Now we can see one reason why Jesus, the incarnate Son of God, saw fit to spend about 30 out of His 33 years on this earth in family life. He wanted to teach us how highly God Himself values such a life.

He most intensely wants to reward us with a happiness that is really divine, in the next world. So, why did He not just create us in Heaven, and not put us into this world, where there are trials? Because it is one thing for Him to want to give, another thing for us to be open and able to receive.

For that, we need development of soul. He willed a world in which we could develop by doing His will, and help others to grow. Living this life, with its difficulties, as He planned it, is the way to gain that development. And marriage, according to the Father's plan which we outlined, is clearly a major part of the way to develop.

Even in the Holy Family there were difficulties. We do not mean that anyone of the three was abrasive in character. Of course not. But Jesus worked and sweated in the carpenter's shop. Our Lady and St. Joseph toiled over their family tasks. St. Joseph got sick and died, in a human way, a great grief to both Jesus and Mary. The least of the ordinary routine tasks, sweeping, cutting boards, that they did, was something of immense merit, because of the love with which it was done, the desire to fulfill the Father's plan.

And there could be other kinds of trials. At age 12, He knowingly put them through the anguish of searching for Him until the third day, when they would find Him in the Temple. And even then, His reply was such that they did not understand, as the Gospel tells us. This does not mean they did not know who He was. Of course they did, as we explained in a previous essay. But His pattern of acting - normally so considerate and compliant - it was now broken, and He did not even clearly explain. He left them puzzled, so they could grow spiritually.

There was even a strain on our Lady's faith.
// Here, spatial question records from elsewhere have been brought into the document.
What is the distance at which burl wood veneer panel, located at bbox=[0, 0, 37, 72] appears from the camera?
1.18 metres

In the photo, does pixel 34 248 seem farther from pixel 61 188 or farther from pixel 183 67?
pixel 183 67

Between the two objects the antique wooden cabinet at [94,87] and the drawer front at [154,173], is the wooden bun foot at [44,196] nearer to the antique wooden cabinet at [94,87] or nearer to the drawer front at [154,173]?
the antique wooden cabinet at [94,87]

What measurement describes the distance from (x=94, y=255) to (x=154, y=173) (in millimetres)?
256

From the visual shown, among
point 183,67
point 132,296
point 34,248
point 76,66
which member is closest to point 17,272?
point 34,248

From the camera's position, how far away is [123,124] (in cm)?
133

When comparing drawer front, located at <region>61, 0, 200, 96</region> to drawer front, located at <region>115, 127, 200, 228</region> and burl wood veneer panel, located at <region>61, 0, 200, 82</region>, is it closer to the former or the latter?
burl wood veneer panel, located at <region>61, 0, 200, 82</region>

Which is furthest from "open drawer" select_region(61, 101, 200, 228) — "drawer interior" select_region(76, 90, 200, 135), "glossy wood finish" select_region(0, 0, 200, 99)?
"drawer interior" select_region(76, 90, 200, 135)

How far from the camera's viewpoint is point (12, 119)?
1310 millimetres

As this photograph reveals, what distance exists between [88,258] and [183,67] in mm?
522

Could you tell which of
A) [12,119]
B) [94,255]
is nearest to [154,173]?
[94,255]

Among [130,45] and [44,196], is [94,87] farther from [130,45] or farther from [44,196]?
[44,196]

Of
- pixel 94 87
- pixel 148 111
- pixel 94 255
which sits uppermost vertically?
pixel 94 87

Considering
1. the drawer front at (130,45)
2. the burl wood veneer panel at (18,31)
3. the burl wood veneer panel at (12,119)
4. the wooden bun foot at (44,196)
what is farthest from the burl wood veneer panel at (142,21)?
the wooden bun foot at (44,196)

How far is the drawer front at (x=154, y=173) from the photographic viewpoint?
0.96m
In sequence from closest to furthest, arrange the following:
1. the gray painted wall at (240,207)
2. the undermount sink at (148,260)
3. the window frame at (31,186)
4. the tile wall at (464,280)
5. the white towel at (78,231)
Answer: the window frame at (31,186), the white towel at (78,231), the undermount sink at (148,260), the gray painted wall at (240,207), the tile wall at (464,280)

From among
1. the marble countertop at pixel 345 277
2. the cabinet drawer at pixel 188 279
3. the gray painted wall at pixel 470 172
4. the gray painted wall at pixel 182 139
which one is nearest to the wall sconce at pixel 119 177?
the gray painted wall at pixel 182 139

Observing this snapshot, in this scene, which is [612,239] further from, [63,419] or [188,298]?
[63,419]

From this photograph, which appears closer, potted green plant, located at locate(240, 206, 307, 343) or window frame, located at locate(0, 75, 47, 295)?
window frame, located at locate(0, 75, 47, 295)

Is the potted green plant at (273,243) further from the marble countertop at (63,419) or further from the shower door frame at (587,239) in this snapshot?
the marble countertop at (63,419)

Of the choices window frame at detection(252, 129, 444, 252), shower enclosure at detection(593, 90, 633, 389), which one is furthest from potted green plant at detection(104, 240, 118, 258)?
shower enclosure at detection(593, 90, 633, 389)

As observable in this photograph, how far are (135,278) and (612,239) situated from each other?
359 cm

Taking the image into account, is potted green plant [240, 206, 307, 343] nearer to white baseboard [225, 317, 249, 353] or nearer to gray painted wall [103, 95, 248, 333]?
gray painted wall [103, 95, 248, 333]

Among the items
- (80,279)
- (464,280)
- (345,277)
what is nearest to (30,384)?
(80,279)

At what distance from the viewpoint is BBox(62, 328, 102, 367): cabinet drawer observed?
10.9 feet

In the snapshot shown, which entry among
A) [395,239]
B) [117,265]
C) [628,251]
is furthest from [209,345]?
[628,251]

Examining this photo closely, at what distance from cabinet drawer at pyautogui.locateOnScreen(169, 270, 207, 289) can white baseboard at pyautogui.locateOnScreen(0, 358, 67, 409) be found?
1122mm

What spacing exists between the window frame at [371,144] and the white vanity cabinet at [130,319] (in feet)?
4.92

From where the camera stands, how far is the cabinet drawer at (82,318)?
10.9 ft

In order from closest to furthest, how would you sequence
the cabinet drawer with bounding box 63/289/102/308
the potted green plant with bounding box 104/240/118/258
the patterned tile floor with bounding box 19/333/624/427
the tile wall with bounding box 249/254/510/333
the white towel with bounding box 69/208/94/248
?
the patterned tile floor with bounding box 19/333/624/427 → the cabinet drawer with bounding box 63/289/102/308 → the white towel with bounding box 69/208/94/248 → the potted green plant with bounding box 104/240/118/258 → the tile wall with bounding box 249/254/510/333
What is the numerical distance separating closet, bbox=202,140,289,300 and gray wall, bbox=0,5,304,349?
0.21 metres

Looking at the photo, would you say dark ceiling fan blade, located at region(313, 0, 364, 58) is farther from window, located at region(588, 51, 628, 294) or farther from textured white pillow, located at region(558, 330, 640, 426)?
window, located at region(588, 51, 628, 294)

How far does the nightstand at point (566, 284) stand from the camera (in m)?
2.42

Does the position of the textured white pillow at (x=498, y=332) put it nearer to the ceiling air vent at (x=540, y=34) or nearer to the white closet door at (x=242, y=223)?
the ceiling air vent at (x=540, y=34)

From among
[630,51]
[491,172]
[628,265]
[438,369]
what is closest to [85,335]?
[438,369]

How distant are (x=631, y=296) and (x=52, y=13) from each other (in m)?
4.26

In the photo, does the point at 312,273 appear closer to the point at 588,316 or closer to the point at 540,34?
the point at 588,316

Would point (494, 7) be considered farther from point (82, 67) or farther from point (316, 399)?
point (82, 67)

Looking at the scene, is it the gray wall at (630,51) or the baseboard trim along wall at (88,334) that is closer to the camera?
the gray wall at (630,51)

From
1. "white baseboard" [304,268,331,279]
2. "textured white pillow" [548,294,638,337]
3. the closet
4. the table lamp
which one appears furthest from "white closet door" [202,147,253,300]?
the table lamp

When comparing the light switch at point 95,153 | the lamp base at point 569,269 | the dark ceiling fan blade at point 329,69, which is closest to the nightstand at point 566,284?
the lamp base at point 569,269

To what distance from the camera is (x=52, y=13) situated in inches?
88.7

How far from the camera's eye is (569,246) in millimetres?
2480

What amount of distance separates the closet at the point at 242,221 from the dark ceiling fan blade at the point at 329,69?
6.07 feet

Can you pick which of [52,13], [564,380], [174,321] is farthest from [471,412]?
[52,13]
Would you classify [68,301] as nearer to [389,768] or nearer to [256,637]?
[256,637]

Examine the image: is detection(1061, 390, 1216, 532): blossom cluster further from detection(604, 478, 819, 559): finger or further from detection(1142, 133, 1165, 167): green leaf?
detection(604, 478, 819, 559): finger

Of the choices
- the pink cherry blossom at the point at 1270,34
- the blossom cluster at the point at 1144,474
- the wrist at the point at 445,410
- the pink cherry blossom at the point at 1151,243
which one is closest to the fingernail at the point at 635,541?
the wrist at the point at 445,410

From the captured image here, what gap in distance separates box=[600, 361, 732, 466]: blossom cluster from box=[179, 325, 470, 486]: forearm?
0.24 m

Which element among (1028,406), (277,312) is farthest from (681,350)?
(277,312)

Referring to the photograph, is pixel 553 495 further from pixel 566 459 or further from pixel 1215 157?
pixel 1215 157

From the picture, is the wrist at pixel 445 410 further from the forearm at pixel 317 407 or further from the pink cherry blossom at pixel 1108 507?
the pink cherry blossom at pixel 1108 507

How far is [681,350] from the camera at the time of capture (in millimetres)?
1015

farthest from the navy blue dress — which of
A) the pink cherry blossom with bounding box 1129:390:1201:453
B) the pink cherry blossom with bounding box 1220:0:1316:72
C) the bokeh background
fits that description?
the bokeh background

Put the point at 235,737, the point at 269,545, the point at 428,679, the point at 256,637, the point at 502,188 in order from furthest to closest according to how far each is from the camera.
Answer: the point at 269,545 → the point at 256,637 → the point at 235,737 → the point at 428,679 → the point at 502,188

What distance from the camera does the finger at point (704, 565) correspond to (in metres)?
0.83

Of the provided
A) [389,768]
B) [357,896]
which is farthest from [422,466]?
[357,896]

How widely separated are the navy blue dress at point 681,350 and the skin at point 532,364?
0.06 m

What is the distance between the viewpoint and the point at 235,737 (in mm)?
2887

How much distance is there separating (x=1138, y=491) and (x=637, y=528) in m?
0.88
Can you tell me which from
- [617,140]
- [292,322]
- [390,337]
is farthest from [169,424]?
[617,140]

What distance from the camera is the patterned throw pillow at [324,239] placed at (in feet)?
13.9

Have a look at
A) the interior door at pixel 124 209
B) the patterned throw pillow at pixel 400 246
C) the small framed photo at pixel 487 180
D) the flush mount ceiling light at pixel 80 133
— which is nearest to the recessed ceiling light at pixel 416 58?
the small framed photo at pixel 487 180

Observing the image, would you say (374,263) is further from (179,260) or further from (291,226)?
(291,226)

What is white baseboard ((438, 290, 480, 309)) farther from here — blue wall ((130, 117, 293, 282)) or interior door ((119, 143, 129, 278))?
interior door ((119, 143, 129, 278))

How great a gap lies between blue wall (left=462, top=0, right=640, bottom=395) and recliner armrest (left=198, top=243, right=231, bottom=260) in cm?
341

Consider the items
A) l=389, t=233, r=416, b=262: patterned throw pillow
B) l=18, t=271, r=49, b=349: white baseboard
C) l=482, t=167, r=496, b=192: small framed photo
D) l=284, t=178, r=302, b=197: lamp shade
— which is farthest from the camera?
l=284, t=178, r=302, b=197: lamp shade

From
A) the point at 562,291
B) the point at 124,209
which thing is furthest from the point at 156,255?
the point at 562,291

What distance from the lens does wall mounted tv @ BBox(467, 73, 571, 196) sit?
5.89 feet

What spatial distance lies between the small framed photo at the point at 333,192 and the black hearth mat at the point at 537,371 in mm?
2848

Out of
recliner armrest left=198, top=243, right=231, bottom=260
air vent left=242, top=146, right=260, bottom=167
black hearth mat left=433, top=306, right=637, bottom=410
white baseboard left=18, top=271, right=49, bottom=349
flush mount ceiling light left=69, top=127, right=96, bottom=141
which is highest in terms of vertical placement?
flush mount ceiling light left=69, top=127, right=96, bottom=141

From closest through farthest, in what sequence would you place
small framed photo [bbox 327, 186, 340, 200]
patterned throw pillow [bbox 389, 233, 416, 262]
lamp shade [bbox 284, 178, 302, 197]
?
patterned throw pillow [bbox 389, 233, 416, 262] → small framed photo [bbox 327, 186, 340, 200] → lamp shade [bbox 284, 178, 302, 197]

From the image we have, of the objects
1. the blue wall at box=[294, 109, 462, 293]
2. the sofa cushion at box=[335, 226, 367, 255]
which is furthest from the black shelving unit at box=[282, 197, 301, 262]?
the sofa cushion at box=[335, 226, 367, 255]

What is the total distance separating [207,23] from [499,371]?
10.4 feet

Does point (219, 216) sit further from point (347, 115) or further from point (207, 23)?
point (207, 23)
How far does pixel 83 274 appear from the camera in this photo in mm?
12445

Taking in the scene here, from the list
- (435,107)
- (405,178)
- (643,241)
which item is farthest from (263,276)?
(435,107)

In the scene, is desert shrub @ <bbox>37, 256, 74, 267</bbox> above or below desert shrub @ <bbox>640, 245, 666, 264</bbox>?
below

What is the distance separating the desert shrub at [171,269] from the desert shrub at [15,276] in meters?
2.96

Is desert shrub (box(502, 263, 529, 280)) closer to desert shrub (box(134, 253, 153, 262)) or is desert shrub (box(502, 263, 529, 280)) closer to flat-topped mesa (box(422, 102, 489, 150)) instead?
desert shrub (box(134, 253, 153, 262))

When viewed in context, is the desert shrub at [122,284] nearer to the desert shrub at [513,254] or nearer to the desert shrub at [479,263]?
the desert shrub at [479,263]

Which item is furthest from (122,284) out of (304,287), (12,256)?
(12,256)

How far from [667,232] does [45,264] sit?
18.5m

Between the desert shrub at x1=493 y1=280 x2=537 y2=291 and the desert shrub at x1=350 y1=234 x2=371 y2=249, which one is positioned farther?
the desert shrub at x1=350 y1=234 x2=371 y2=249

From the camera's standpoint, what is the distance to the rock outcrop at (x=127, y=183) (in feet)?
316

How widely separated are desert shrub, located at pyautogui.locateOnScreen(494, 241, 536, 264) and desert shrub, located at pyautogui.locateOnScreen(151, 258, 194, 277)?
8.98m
She had had the message of the angel, had seen the events of Christmas. So her faith would tell her this Child is divine. But yet her senses, as she handled His baby body, took care of his very babylike needs, these would give a different, an opposite message. So there was a clash inside. To hold on in spite of that clash called for exertion in her faith.

The Church tells us - for example in the Mystical Body Encyclical of Pius XII - that His human soul from the first instant of conception, saw the vision of God. Therefore from the very start He knew all that was to come upon Him. This would really eat on Him, as He chose to reveal later on when He said (Lk 12:50): "I have a baptism to be baptized with, and how am I straitened until it be accomplished." That means: I know what suffering lies ahead. I cannot be comfortable until I get it over with!

She too knew, knew too much for comfort. For when the angel said He would rule over the house of Jacob forever, any ordinary Jew - not just the one full of grace - would see that meant the Messiah, for only He would reign forever. But that would open up for her all the prophecies about the Messiah, including Isaiah 53, which told of His terrible death.

So they both had to live with it.

So their difficulties were in part different from ours in family life. Yet the difficulties were not absent, and a different kind of difficulty, one much harder to bear, was there.

Finally, we could call this the upside down family. The greatest, God Himself, obeyed human parents. Even though they were and are wonderful, it was still such a comedown for a Divine Person to obey. Mary, the greatest merely human person who ever lived (for her Son was not a human person. He was a divine Person) obeyed Joseph. Joseph was a marvel of nature and grace, yet far below her in sanctity and merit. )

So if we follow the way of the Holy Family, it will bring a happiness of which others do not even dream in this life, and be the key to divine, unending happiness in the next.